Seven Days in Solitary [10/4/2015]

by | October 4, 2015

The following roundup features noteworthy news, reports and opinions on solitary confinement from the past week that have not been covered in other Solitary Watch posts.

• The Advocate published an interview with Ashley Diamond, a transgender woman recently released from Augusta State Medical Prison in Georgia. “It was torture. I might be free now, but I am still struggling…Straight out of solitary confinement, but into another confinement here on parole.”

• A federal judge has granted prisoners’ requests to certify a class-action lawsuit against East Mississippi Correctional Facility in Meridian, Mississippi. One expert witness who visited the segregation unit, former Washington State Corrections Secretary Eldon Vail, called the conditions there “barbaric” and “the worst I have ever seen in 35 years as a corrections professional.”

• The Senate reached a bipartisan compromise on criminal justice reform legislation, which would establish new federal limitations on placing children in solitary confinement. A number of outlets covered the development, including Fusion, the Huffington Post, and Mother Jones.
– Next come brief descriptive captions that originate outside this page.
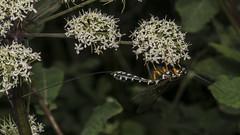 Sabre Wasp (prajpix) Tags: insect invertebrate bug nature highlands scotland wild wildlife macro closeup umbellifer wasp ichneumon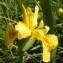Jean-Claude Calais - Iris pseudacorus L. [1753]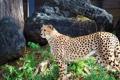 Картинка гепард, хищная кошка, chetah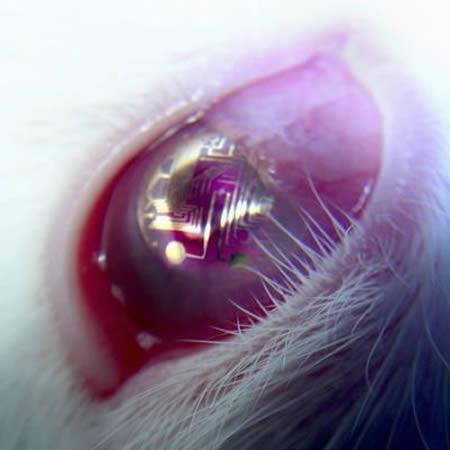 Супер контактные линзы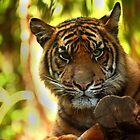 Tiger Stare by Daniela Pintimalli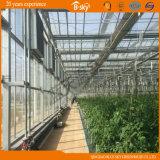 Agribusiness를 위한 다중 Span Glass Greenhouse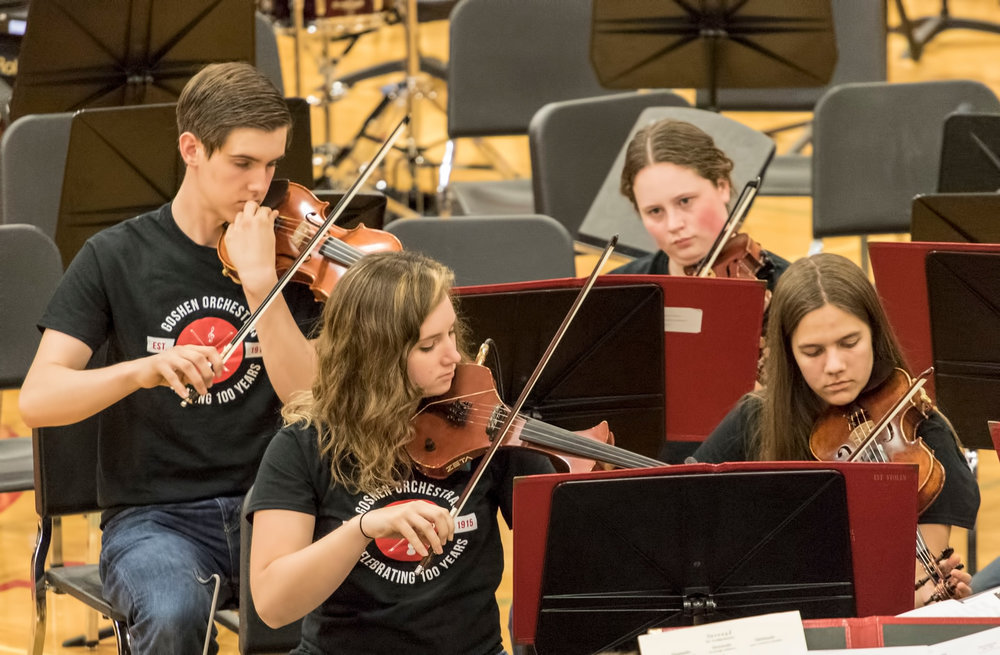 Senior violins at Centennial - 2015-16.jpg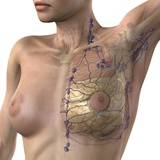 Breast Lymphatic System, Artwork Photographic Print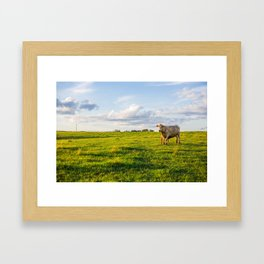 Cows in the Pasture Framed Art Print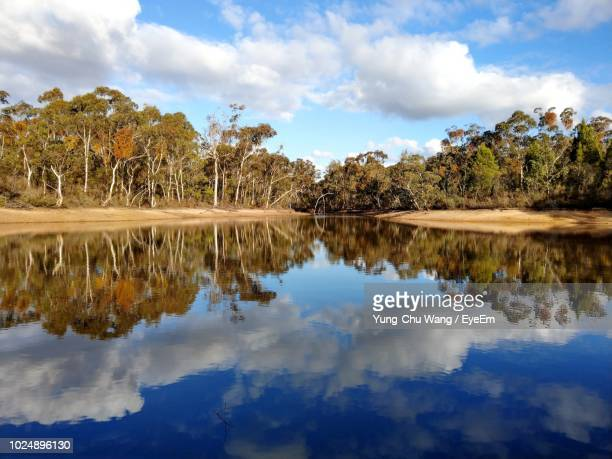 reflection of trees in lake against sky - lago reflection foto e immagini stock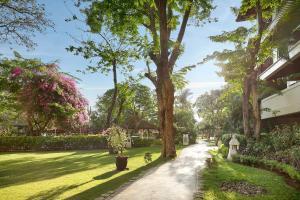 A garden outside Novotel Bali Nusa Dua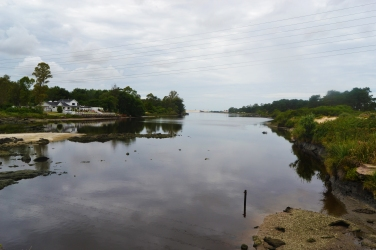 Arroyo Pando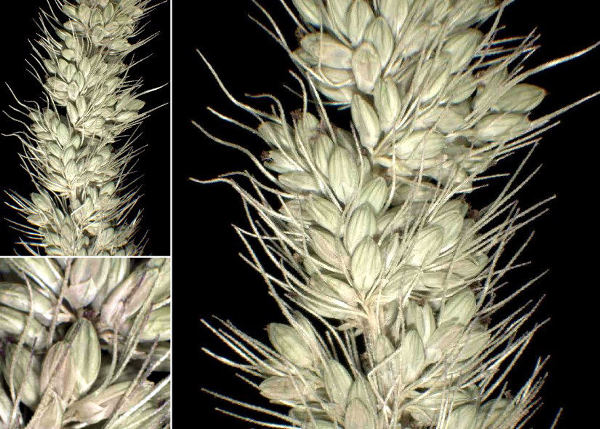 Setaria verticilliformis Dumort.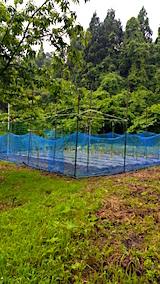 20160609野菜畑の様子3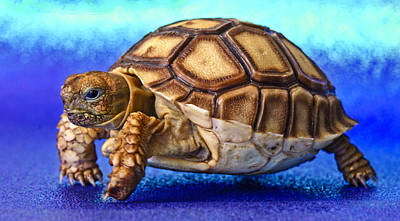 Photograph - Little Tortoise by Jean Noren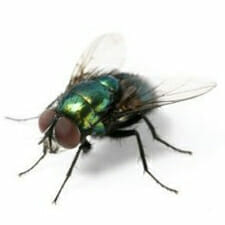 Flying Insect Control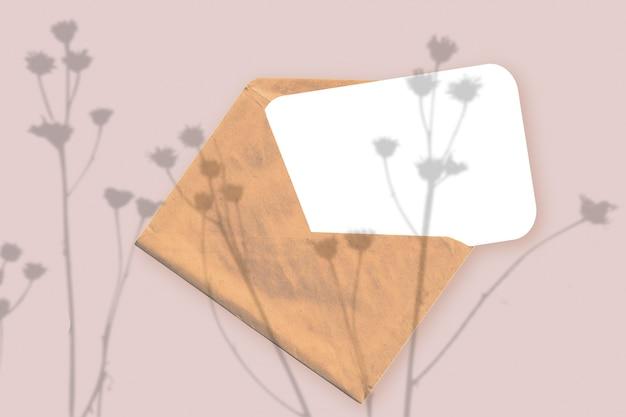 Естественный свет отбрасывает тени от растения на конверт с листом белой бумаги, лежащим на розовом текстурированном фоне. макет.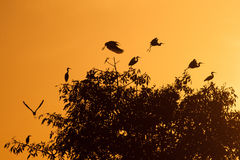 Little Egrets. Royalty Free Stock Images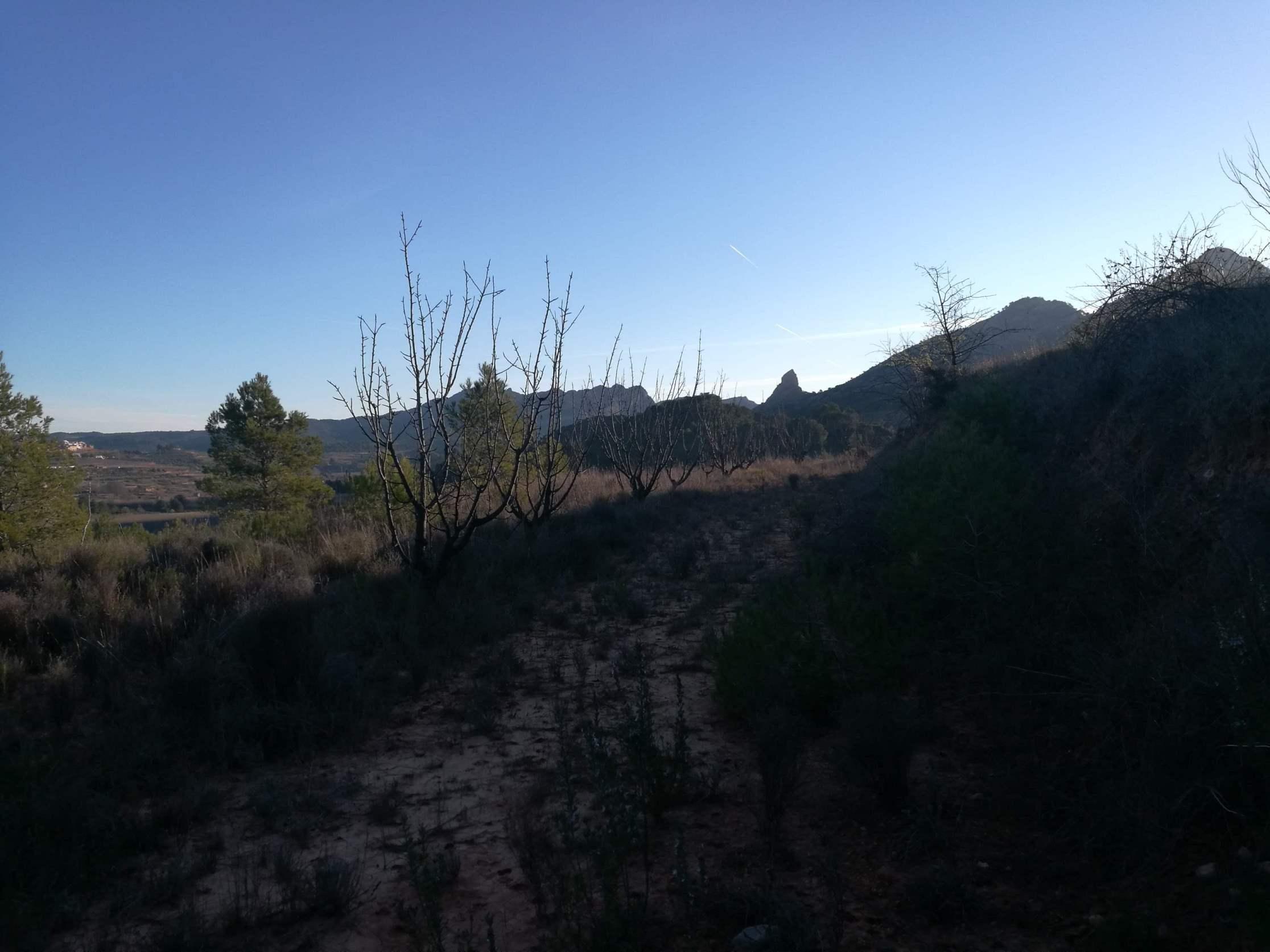 TERRA ALTA, ,Finca Rústica,Rústica,TERRA ALTA,1109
• The Colorado Gazette published an in-depth investigation into the use of isolation in juvenile detention facilities in the state, which the outlet termed a “secretive program that violated state law.” Fabian Quintana, then 14, who spent 22 days in isolation said of the experience, “I was kind of losing my mind.”
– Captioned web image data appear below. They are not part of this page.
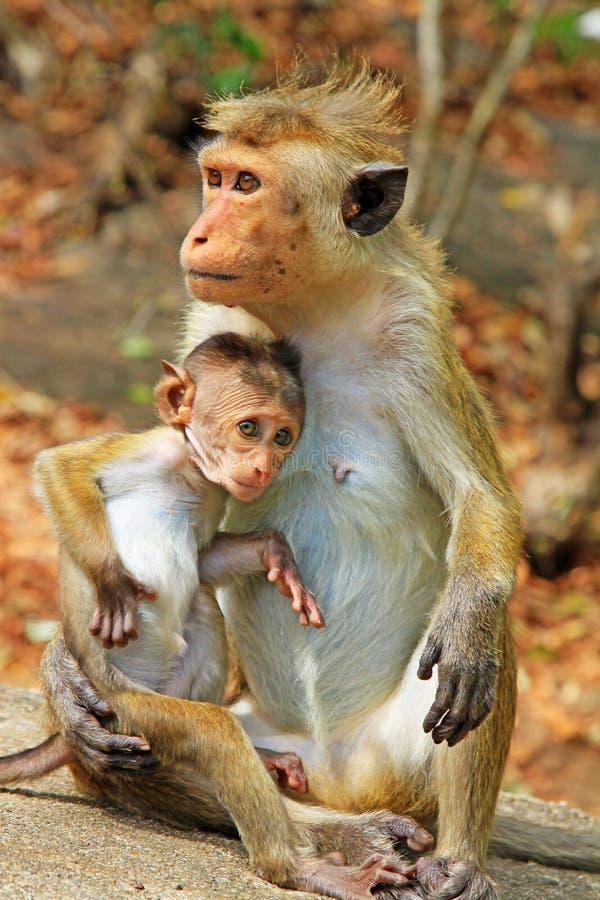 吃,猴子,题头,饰面,表面,不吃,爱,短尾猿,哺乳动物,眼睛鸽子吃查找白萝卜
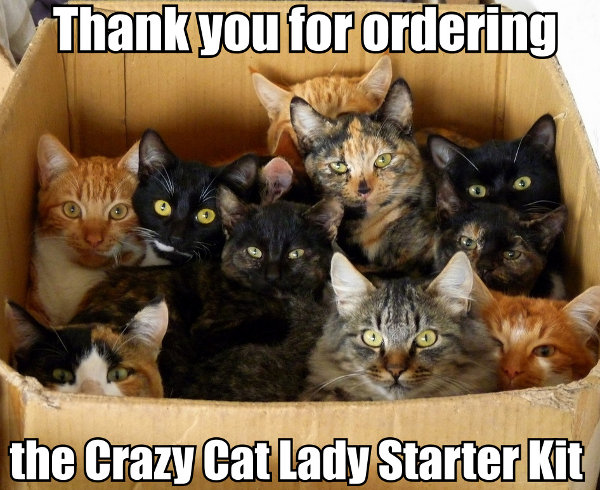 Bank Story from  JenneferV from TNT sees a good sign!  Thank-you-for-ordering-the-crazy-cat-lady-starter-kit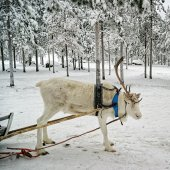 White single horned  reindeer in sledge — Foto de Stock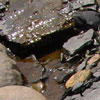 radegund: (wet-stones)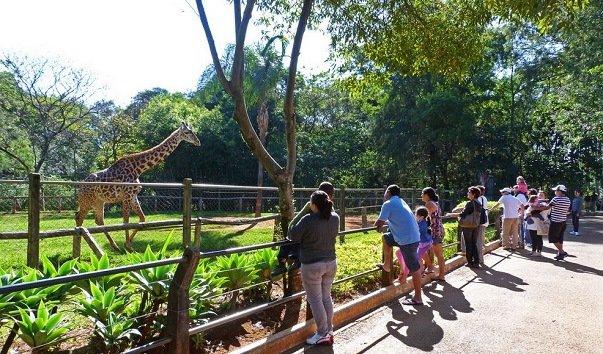 Американский зоопарк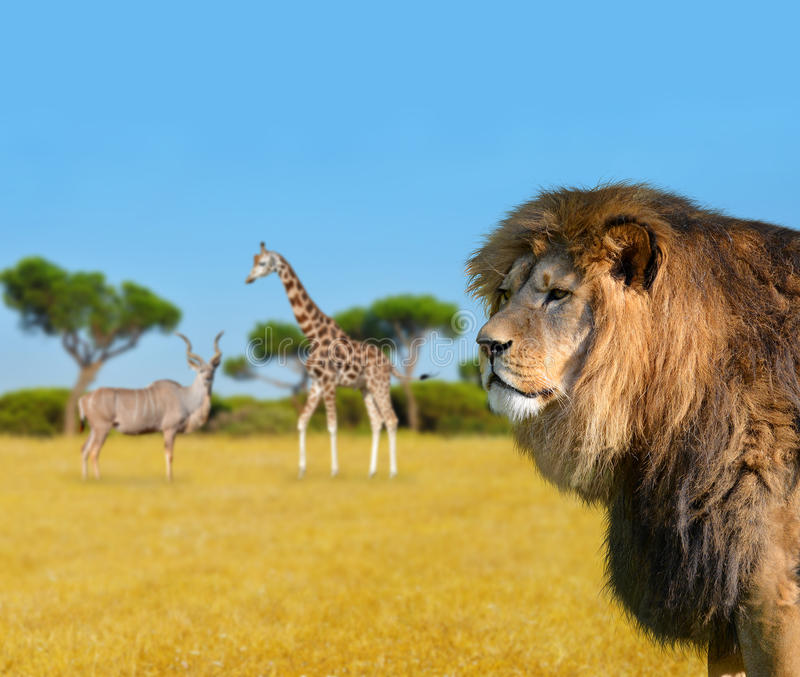 Stort lejon på savannah arkivfoto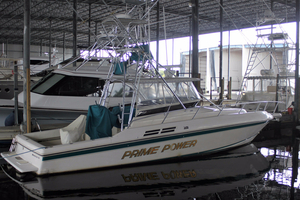 Used Intrepid 376 Cuddy Cabin Boat For Sale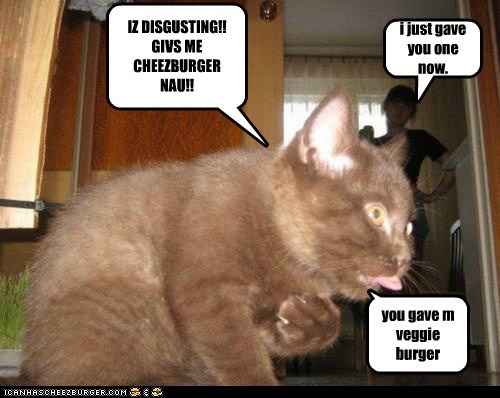 Cheezburger Image 5722501632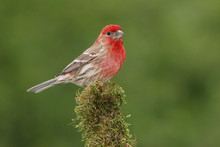 House Finch Male On Moss Cover...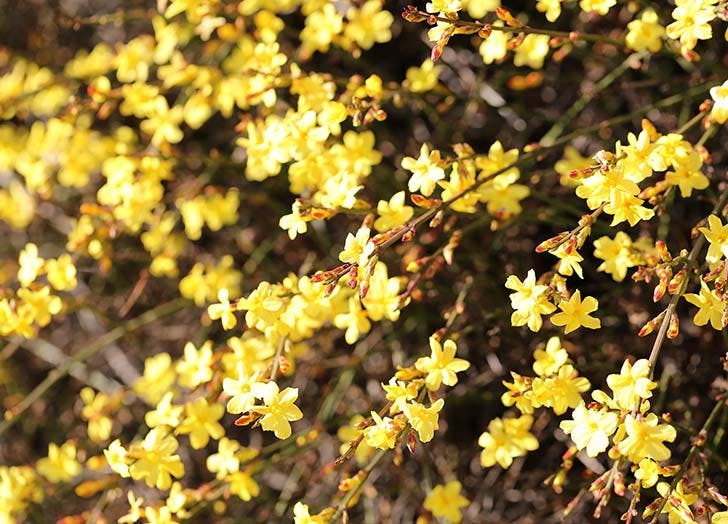 spring bloom jasmine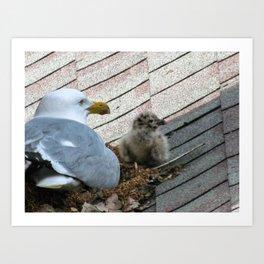 Baby Seagull (1) Art Print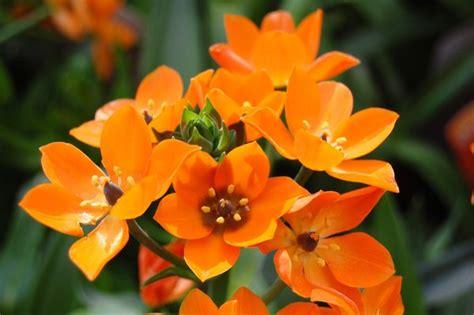 Zimmerpflanze Orange Blüte by Bild 19 Aus Beitrag Bl 252 Tensinfonie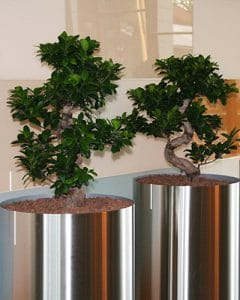 Ficus Bonsai trees in stainless steel pots.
• As part of its ongoing series on ‘America Incarcerated,” VICE published an article outlining “Why Solitary Confinement in America Needs to Stop.”
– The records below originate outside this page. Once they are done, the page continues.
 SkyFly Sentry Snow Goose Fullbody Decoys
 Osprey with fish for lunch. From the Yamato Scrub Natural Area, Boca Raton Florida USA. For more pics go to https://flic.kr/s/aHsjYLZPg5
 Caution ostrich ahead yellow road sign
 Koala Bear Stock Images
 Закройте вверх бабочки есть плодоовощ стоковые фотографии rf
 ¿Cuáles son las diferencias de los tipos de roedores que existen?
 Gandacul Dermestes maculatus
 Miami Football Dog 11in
• The Atlantic published an article entitled “Prison: America’s Most Vile Export?”, which explores on how the US’s supermax has spread across the globe, including to Brazil, Rwanda, Jamaica and elsewhere.

• Fusion unveiled a one-hour documentary named “Prison Kids,” which looks at juvenile justice in America. The site also urged its readers to sign a petition, addressed to Obama, which calls for an end of the placement of kids in solitary.